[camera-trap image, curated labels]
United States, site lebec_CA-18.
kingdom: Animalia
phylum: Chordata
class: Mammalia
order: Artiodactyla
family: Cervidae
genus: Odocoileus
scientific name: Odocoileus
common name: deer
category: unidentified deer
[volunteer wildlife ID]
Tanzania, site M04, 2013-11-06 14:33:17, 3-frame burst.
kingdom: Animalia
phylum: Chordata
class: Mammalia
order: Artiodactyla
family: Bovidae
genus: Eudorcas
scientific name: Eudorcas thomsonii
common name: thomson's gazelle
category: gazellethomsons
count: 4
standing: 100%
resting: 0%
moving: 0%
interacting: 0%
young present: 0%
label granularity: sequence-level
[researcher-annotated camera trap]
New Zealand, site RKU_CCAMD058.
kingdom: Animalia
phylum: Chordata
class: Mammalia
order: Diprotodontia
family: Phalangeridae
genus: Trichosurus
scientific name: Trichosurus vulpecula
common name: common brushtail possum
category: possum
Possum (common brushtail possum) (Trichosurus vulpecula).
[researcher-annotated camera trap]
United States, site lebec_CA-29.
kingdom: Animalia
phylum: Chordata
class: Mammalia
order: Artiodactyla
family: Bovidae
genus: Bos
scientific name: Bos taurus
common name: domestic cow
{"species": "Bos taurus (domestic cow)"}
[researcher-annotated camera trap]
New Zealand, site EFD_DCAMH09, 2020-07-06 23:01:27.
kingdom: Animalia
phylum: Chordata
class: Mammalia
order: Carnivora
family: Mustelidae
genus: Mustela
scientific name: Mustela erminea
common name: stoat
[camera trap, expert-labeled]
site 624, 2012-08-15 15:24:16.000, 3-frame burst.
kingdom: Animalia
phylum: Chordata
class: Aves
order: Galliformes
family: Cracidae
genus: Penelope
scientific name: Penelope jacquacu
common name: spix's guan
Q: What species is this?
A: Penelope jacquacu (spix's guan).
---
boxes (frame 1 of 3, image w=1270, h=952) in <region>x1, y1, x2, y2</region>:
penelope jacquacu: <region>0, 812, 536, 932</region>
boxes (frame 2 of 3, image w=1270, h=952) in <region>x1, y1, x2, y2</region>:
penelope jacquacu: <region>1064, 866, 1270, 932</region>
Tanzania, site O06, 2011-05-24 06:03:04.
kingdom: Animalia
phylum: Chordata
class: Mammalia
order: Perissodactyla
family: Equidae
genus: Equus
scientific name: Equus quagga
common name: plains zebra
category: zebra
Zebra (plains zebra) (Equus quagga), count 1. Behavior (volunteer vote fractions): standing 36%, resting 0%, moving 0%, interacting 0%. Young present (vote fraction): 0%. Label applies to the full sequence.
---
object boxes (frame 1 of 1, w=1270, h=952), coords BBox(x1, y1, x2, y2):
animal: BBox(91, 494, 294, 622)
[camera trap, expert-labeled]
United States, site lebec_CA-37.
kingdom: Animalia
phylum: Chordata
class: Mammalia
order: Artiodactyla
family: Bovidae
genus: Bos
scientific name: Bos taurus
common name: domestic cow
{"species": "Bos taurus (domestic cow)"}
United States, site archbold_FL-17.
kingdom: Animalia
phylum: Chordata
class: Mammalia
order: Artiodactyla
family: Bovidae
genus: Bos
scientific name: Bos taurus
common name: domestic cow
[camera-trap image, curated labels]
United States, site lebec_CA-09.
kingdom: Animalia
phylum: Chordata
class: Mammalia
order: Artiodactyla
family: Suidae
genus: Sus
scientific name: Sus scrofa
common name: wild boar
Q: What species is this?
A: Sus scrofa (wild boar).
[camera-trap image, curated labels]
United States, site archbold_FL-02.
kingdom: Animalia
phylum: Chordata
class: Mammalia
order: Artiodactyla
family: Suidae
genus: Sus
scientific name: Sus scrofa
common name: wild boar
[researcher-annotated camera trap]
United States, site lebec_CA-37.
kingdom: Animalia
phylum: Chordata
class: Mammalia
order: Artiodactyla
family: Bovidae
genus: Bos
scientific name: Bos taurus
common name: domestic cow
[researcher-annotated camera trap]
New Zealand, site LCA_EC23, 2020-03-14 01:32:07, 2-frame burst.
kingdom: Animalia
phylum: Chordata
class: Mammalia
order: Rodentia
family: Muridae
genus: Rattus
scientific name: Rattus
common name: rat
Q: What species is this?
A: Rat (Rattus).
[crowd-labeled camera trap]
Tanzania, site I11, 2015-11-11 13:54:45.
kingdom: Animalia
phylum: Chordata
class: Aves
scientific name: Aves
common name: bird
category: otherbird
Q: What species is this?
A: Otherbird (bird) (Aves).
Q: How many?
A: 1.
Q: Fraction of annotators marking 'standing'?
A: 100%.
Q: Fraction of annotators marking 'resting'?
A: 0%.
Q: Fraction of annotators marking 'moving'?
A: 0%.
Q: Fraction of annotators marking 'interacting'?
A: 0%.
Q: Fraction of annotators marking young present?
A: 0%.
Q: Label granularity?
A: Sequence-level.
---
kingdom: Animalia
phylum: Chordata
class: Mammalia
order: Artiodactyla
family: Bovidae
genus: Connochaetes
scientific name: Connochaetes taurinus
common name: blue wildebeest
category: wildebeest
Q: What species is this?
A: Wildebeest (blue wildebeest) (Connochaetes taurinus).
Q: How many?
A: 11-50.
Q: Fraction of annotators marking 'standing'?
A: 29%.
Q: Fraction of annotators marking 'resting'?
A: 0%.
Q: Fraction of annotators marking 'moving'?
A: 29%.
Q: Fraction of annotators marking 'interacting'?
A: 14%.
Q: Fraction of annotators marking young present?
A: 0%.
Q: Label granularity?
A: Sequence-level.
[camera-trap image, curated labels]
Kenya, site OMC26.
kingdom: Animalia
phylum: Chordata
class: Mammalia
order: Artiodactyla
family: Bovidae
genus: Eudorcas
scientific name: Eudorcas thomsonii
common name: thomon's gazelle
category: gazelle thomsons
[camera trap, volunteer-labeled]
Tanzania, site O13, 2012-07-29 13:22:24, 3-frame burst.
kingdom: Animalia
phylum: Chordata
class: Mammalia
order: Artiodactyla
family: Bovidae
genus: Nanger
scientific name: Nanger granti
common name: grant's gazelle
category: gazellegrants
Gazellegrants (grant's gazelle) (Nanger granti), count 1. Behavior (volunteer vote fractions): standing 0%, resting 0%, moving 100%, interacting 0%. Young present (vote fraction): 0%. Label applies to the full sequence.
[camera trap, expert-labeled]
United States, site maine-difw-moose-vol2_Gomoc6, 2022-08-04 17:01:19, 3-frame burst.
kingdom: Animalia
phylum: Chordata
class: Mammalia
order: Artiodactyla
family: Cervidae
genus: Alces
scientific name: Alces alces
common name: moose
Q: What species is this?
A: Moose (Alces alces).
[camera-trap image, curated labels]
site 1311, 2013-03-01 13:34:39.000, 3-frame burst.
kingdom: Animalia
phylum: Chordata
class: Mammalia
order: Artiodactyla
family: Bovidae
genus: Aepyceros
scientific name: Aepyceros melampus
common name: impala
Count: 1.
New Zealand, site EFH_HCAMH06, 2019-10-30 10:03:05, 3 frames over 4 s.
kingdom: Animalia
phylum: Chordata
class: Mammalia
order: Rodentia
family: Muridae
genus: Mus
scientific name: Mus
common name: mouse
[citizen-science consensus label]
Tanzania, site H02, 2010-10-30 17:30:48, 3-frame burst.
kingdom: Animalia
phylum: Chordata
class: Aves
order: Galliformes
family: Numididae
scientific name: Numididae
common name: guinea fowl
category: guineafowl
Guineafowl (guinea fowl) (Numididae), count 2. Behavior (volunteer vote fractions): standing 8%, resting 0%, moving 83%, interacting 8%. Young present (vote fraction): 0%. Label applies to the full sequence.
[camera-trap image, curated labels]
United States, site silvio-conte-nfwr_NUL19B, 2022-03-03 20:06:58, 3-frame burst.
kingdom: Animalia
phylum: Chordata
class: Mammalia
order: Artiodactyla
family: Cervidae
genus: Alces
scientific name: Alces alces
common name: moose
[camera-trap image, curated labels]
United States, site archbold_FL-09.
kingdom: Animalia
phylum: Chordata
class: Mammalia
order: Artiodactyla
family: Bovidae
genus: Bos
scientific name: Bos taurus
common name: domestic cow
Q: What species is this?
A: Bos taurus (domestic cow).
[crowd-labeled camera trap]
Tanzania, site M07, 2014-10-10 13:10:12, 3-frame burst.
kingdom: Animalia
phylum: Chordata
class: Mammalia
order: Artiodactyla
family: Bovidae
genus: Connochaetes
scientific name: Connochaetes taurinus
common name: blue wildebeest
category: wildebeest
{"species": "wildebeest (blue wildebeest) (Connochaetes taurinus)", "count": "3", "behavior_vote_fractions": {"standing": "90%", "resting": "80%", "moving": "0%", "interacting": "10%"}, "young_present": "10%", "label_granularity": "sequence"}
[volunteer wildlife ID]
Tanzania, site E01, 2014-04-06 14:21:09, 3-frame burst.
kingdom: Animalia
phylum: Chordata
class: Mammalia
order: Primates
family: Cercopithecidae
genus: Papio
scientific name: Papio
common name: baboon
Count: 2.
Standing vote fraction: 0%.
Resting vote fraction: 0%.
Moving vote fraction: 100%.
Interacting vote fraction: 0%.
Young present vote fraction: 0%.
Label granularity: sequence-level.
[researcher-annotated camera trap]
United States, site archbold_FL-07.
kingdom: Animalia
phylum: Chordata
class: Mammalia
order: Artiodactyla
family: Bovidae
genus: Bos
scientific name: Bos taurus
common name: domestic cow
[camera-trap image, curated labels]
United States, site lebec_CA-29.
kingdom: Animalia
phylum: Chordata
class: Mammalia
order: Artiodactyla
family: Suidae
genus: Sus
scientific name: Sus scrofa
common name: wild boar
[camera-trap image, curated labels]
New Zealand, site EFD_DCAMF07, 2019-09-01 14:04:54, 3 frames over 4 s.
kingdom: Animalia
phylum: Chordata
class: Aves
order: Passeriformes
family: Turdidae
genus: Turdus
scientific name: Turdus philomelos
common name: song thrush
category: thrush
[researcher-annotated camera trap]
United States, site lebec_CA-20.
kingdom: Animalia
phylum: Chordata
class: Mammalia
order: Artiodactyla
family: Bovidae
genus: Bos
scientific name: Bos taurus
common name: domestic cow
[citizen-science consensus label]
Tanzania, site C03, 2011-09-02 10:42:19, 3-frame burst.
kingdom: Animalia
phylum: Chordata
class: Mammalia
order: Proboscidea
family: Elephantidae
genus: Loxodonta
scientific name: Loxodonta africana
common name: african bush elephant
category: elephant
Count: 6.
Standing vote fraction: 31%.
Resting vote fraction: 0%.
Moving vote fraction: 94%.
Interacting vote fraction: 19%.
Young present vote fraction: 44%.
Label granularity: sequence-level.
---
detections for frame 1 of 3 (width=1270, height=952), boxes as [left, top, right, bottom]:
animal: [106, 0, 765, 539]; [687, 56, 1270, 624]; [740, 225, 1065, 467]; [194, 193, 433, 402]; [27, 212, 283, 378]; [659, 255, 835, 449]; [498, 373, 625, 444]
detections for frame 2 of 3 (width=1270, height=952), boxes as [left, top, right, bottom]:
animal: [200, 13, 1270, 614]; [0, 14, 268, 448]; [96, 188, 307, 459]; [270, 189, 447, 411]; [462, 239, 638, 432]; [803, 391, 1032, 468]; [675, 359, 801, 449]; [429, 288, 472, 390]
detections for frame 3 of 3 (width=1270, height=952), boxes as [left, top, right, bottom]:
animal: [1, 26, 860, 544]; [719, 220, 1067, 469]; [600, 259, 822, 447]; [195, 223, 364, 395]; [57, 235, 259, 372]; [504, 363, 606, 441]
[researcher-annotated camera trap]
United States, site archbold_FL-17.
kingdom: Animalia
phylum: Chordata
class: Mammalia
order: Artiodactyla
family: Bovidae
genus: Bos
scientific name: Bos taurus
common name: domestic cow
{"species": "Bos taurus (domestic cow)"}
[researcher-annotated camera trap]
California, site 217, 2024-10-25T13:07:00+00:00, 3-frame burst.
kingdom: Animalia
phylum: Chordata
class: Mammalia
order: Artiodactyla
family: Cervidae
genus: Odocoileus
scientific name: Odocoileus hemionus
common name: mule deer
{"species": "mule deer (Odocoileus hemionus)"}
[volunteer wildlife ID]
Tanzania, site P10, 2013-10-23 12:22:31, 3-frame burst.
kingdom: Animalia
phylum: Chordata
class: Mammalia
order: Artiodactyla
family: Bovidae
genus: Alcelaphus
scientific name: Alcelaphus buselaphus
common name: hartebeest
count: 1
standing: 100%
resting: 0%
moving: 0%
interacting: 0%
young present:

● ● ●

# EXERCISE OBJECTIVE
For each line of the material that contains the word "taurinus", make a copy.

# RESPONSE TO THIS TASK
scientific name: Connochaetes taurinus
A: Wildebeest (blue wildebeest) (Connochaetes taurinus).
scientific name: Connochaetes taurinus
{"species": "wildebeest (blue wildebeest) (Connochaetes taurinus)", "count": "3", "behavior_vote_fractions": {"standing": "90%", "resting": "80%", "moving": "0%", "interacting": "10%"}, "young_present": "10%", "label_granularity": "sequence"}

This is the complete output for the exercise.